The current campaign is characterised by a high level of polarisation and mutual insults. Kocharyan and other opponents of Pashinyan openly call him a traitor and use the derogatory term "capitulator" while mentioning him. The key message of Pashinyan is his promise to implement a "Steel revolution” in Armenia in 2021. He promises that if re-elected he will replace the “velvet” approach with the “steel” approach. He promises to launch cruel civic revenge and political vendetta against all former and current officials, businessmen, and representatives of elites who had robbed the country for the last 30 years and somehow managed to avoid punishment after the 2018 “Velvet Revolution."

Kocharyan promises to establish a "dignified peace", though this concept lacks clarity.
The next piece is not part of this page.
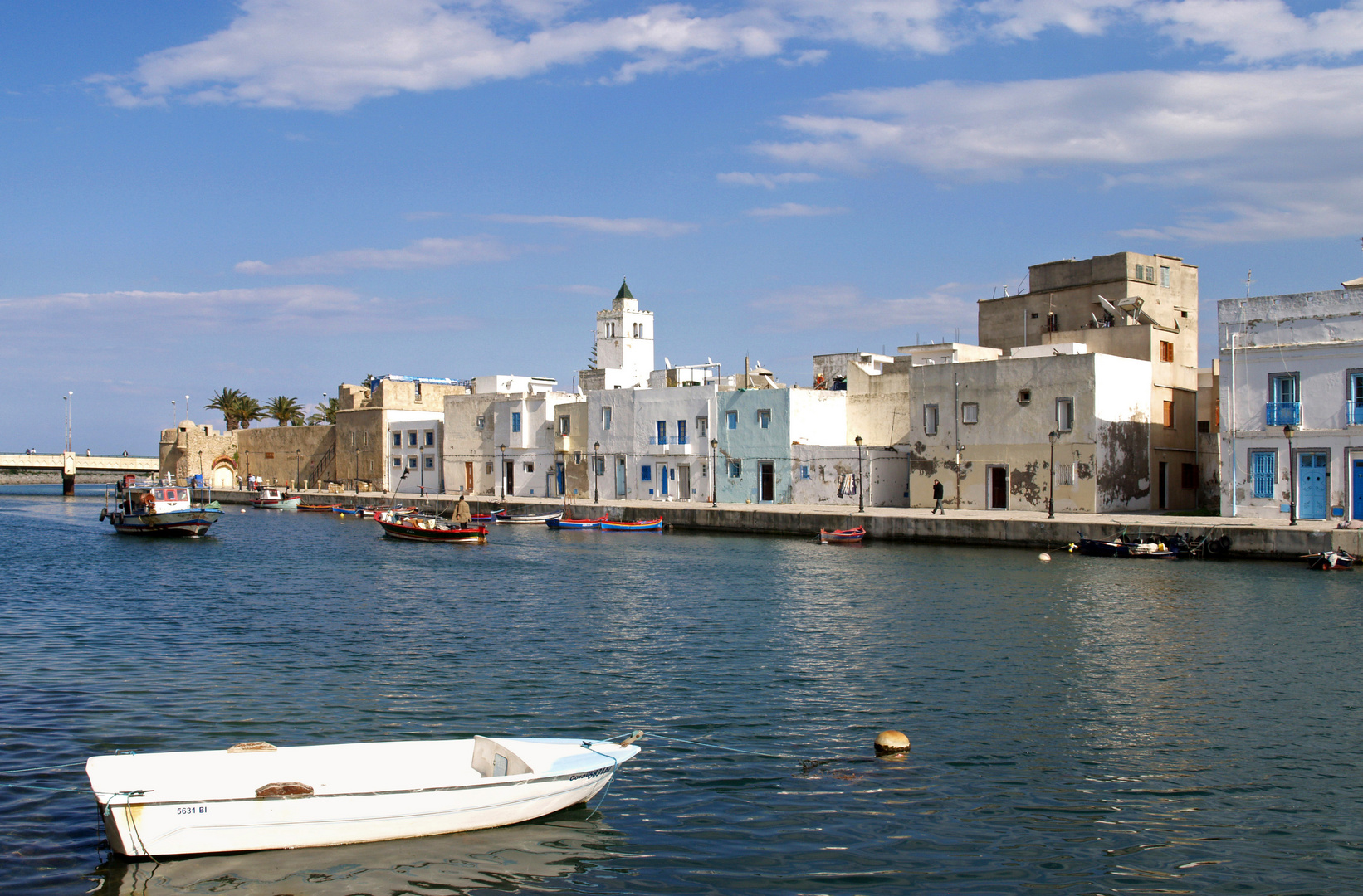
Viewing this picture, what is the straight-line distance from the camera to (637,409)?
194 ft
He argues that Artsakh may regain the territories of the former Nagorno Karabakh Autonomous Region – the entire Hadrut region, some villages of Martakert and Askeran regions, and the city Shushi – through negotiations, albeit unclear which state, why, and how will force Azerbaijan to do that. In domestic issues, Kocharyan's main trump card is his promise to repeat the impressive economic growth of 2001–2007.

In recent days both Pashinyan and Kocharyan organised large rallies in different regions of Armenia. Despite the post traumatic shock after the defeat in the 2020 war, society has started to be actively involved in campaign. Traditional as well as social media, are full of debates and discussions supporting Pashinyan or Kocharyan. Most probably more than 50 percent of voters will participate in the upcoming elections.    

Pashinyan enjoys strong support in rural areas, where his rating is above 50 and sometimes even 60 percent. In the small towns with a population of up to 20000 people, he is still leading, albeit with less percentage. The picture is different in the big cities and, especially in the capital. Approximately 40 percent of Armenia's population lives in Yerevan, and here, Kocharyan and Pashinyan enjoy almost equal popularity. Pashinyan's primary goal is to secure 50 percent plus one majority and form a one-party government, but it is a challenging task to realise. Another option for him is to form a coalition government. However, in recent days, all key players – except the pro-Western 'Republic" party led by the brother of a former prime minister's who was killed in the attack on the Armenian Parliament in October 1999 – publicly rejected the possibility of forming a coalition with Pashinyan's "Civic Contract" party.

Kocharyan understands that he can not win 50 percent plus one vote, but he hopes to form a broad coalition uniting all against Pashinyan based on the "Consensus minus one" notion. Meanwhile, Kocharyan stated that he would launch a street protest campaign if Pashinyan attempts to rig elections. We may assume that if Central Electoral Commission declares Pashinyan's decisive victory with more than 50 percent of votes, Kocharyan will reject the results. This scenario may bring Armenia close to large-scale street protests with potential clashes between protestors and riot police.  

Every possible outcome of the elections appears to lead to more uncertainty, and does not guarantee domestic stability. This while Armenia faces an emboldened Azerbaijan, whose troops encroached into Armenian territory on May 12-13, and are still there. Thus, the situation may worsen in Armenia after the elections before starting to get better.